■ **WORK TO BE COMPLETED**
Please carry on the news release about storm water in crawfish ponds, picking up after its final paragraph.
-- begin SOURCE DOCUMENT --
News Release Distributed 09/01/12
Hurricane Isaac has dropped a significant amount of rain this past week in some parishes. Although it may be tempting to hold this water as a means of flooding crawfish ponds early and for free, this is the wrong thing to do, according to LSU AgCenter aquaculture specialist Greg Lutz.
“With four to six more weeks of hot weather, holding water in the ponds will very likely lead to crop failure,” Lutz said. “It is still better to drain off this storm water and wait to flood the ponds in late September or, better yet, early October.”
Heavy rains associated with Isaac will cause some, but not all, brood females to emerge from burrows, Lutz said. Holding storm water in early September to save these early emerging crawfish is not a good idea.
“The temperature of the water will get too hot, and the rotting vegetation will deplete the dissolved oxygen in the water resulting in extremely high mortality,” Lutz said.
Unless the pond levees are flooded over for several days, only a portion of the brood stock will actually emerge from the burrows. Most crawfish will remain in the burrows, where they are protected from these lethal conditions.
“The bottom line is that it is better to lose a few early emerging crawfish than to risk losing most of the holdover crawfish and all of their babies,” Lutz said.
-- end SOURCE DOCUMENT --
-- begin GIVEN INFORMATION --
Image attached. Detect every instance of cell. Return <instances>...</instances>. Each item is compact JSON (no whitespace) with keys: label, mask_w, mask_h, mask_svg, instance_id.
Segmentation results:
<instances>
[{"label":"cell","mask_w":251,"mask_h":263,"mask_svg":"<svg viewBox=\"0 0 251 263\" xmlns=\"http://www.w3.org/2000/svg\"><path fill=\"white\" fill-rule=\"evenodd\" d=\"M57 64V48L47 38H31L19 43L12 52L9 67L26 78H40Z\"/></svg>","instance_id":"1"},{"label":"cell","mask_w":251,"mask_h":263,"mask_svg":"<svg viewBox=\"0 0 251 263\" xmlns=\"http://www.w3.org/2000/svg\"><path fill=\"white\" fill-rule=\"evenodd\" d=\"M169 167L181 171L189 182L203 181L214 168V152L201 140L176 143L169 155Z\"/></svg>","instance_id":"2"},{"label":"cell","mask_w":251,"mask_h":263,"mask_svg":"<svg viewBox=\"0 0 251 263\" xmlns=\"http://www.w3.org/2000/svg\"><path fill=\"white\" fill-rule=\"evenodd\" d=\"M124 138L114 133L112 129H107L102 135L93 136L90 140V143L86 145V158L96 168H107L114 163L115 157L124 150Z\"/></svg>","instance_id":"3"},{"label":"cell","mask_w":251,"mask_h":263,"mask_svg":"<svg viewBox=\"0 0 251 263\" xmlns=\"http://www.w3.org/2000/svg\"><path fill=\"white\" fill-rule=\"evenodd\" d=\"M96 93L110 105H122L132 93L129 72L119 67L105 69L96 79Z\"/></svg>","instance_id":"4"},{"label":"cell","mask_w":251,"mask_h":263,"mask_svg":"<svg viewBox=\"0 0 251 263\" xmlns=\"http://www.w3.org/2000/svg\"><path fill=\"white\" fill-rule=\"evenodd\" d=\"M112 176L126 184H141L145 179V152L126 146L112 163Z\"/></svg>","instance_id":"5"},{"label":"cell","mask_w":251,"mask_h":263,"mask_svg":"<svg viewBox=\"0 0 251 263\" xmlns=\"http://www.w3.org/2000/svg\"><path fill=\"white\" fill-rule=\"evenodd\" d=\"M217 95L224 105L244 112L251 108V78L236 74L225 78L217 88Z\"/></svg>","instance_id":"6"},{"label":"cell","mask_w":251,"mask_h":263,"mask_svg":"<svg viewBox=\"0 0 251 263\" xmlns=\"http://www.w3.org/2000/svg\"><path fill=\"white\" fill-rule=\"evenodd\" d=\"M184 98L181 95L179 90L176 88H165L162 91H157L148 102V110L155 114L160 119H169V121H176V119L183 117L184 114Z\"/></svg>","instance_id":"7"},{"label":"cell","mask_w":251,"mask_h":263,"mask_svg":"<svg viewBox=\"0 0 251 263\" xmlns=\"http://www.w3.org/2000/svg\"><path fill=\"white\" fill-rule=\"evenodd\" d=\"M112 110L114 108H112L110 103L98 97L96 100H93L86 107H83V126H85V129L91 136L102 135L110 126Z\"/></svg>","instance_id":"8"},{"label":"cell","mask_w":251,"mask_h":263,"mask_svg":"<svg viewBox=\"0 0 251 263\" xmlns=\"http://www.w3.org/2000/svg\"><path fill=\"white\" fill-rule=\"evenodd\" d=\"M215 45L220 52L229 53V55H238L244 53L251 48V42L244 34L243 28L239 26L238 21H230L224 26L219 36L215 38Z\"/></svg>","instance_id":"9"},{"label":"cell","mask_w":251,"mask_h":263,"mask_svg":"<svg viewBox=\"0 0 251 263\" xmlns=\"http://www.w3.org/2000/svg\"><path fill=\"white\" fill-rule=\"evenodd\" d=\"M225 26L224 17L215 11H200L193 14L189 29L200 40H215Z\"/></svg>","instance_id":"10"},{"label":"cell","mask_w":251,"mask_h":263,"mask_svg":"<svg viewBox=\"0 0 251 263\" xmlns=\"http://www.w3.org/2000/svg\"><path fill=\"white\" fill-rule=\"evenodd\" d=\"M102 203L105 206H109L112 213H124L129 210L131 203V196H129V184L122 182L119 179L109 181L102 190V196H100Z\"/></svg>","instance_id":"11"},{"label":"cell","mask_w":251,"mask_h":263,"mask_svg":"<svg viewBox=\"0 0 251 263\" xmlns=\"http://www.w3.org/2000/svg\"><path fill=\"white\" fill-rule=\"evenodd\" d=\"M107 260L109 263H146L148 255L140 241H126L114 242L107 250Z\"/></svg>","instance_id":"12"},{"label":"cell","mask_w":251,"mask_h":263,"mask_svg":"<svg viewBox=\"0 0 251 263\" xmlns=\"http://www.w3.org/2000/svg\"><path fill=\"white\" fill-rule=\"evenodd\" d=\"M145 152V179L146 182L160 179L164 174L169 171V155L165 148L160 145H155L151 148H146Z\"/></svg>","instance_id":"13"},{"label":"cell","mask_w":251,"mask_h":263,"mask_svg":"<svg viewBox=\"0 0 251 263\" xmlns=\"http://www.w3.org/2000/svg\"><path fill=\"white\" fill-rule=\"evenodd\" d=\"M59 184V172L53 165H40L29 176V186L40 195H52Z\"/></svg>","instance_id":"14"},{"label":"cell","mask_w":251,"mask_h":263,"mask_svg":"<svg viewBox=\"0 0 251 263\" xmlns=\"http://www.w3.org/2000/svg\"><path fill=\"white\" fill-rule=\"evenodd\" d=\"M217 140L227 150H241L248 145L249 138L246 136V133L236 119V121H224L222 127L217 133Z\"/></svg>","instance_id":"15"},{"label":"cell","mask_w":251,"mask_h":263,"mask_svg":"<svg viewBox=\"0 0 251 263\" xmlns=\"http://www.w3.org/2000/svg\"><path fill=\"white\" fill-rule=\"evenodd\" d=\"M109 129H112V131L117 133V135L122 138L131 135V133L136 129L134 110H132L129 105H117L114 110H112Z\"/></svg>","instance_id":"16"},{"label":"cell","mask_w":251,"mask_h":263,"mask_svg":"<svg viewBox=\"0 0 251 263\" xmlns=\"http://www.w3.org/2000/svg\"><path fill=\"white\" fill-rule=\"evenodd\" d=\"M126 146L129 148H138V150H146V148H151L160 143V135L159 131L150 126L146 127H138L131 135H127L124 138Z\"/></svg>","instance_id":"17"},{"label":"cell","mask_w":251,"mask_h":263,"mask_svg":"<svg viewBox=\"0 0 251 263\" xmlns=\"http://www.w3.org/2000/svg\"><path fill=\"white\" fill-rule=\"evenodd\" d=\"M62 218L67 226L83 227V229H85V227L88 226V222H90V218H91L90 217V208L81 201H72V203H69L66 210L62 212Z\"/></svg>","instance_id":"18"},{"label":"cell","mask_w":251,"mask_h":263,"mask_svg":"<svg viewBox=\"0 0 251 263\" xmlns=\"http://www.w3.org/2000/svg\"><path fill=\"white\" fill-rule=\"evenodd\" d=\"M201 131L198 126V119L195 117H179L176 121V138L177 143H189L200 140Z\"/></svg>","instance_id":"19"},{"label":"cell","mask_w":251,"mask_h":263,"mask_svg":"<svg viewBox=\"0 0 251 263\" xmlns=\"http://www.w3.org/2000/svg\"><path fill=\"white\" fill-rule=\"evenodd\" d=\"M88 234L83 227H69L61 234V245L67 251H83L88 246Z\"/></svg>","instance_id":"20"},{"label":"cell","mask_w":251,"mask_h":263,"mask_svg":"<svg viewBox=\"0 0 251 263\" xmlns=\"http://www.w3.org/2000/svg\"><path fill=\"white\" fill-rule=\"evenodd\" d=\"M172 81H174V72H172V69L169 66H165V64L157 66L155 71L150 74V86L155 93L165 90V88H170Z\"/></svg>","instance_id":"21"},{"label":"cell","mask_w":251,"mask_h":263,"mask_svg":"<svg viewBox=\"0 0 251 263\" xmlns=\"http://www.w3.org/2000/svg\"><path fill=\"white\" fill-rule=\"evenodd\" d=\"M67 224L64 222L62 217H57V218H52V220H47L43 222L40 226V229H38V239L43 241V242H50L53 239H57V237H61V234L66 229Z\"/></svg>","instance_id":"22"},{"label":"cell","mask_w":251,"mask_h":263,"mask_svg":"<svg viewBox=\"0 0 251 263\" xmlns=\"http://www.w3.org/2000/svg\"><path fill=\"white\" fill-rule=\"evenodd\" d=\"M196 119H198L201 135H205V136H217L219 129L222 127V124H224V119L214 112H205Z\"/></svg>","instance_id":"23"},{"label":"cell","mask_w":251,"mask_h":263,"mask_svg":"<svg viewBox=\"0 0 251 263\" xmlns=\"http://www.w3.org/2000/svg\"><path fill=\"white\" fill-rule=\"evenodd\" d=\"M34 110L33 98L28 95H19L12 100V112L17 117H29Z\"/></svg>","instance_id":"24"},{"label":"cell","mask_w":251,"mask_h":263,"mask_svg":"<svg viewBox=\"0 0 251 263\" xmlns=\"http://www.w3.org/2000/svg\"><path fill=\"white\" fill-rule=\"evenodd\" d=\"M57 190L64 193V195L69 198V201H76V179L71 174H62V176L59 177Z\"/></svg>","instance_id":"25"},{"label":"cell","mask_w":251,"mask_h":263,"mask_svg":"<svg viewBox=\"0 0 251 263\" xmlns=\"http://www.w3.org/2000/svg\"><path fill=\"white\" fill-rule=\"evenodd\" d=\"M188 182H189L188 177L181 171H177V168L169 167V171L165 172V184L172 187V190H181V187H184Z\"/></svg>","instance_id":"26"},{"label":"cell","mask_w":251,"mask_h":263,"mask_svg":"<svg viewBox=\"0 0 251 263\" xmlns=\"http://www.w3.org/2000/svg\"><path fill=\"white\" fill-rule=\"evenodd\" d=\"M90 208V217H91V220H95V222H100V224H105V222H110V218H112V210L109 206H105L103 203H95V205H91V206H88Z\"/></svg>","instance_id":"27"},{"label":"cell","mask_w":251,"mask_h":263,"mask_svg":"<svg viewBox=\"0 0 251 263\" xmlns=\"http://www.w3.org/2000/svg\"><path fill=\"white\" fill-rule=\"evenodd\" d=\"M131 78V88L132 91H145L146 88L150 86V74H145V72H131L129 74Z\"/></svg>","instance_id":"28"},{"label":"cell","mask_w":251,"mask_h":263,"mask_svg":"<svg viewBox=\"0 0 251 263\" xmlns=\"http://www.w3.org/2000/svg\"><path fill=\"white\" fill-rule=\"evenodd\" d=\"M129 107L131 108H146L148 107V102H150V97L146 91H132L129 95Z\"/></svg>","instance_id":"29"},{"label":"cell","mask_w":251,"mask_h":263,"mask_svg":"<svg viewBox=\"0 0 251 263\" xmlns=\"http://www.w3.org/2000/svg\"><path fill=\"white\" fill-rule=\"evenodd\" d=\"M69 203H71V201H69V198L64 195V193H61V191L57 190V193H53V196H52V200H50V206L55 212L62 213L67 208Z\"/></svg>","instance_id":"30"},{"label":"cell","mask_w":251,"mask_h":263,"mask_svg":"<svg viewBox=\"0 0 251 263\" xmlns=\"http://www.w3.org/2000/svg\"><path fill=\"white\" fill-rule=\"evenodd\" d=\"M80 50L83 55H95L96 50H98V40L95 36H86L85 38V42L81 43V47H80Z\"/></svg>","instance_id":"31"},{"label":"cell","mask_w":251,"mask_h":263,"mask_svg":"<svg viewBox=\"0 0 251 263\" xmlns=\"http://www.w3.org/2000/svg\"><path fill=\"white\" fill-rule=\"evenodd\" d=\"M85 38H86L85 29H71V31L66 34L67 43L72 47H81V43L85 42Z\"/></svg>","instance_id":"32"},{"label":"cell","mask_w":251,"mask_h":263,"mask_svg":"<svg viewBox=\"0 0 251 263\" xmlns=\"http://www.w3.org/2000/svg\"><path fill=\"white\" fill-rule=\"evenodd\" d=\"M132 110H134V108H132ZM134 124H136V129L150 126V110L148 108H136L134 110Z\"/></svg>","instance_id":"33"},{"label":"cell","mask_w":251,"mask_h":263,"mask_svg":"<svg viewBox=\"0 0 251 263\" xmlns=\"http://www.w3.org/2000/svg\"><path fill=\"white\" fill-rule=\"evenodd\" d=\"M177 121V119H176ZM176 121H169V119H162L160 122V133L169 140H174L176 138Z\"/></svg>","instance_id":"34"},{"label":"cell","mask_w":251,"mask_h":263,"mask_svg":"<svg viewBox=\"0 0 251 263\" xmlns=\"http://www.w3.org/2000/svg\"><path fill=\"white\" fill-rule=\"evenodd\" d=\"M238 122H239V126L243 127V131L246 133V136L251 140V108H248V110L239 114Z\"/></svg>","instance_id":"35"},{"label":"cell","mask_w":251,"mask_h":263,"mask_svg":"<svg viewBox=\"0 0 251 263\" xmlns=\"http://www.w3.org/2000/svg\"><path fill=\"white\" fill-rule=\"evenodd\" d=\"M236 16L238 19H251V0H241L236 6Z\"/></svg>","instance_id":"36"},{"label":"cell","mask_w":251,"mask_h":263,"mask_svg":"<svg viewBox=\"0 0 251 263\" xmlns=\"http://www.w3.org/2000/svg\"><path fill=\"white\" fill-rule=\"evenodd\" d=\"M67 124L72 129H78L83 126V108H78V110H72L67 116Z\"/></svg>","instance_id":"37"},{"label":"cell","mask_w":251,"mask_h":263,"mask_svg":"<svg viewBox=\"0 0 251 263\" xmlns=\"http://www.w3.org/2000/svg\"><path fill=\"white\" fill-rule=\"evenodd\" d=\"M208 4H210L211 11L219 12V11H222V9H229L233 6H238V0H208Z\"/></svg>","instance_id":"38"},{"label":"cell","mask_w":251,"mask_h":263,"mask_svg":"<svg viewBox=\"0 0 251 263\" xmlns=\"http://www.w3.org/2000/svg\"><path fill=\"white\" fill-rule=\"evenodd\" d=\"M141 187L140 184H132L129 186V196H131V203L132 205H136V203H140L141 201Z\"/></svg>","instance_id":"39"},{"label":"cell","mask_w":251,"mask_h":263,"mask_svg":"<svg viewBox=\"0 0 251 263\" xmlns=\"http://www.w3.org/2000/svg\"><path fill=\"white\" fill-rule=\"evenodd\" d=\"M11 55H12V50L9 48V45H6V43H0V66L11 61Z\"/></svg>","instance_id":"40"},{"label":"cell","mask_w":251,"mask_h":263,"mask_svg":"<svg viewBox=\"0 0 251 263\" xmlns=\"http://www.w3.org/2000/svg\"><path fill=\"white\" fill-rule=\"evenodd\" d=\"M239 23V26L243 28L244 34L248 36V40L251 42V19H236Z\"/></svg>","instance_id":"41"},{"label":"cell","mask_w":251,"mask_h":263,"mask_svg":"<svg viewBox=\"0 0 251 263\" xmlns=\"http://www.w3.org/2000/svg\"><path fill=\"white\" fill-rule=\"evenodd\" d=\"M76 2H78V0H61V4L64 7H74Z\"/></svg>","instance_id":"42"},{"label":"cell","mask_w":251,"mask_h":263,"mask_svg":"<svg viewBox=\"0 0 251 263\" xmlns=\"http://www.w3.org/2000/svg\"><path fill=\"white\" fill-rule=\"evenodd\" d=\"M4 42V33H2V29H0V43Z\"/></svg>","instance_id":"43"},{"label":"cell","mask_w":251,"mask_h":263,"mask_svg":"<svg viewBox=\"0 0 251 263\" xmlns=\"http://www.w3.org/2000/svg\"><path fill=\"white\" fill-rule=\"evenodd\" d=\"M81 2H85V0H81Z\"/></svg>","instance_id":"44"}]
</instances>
-- end GIVEN INFORMATION --
■ **ANSWER**
Mark Shirley, LSU AgCenter aquaculture specialist in the Acadiana region, adds that in ponds where summer-planted rice is tall enough to tolerate a shallow flood, holding a few inches of water may be all right. The rice will continue to grow, and if there are few weeds, the water quality may not get too bad. In ponds where rice was harvested and there is plenty of straw on the ground, rainwater should be drained from the field.
“While the water will help stimulate the rice stubble to re-grow, water quality will be lethal in just a few days,” Shirley said.
Some farmers plant sorghum-sudangrass for crawfish forage. Shirley said this plant grows well during dry August and September months, but excessive rainfall will often kill this plant, unless the water is drained off fairly quickly.
Another problem that sometimes comes with storms is the flood water introducing predaceous fish into the crawfish ponds. Lutz said that small green sunfish (bream) and bullhead catfish can eat a tremendous amount of small crawfish early in the season. Draining the flood water will strand and kill these predators.
“Understandably, high water in drainage ditches, canals and bayous may prevent you from getting rid of excess water quickly, until river stages recede,” Lutz said, adding that the quicker the flood water can drain form the pond, the better.
If you have any questions about your particular situation, contact one of the LSU AgCenter crawfish specialists: Greg Lutz at 225-765-2848 or email@example.com; Mark Shirley at 337-898-4335 or firstname.lastname@example.org; or Robert Romaire at 225-765-2848 or email@example.com.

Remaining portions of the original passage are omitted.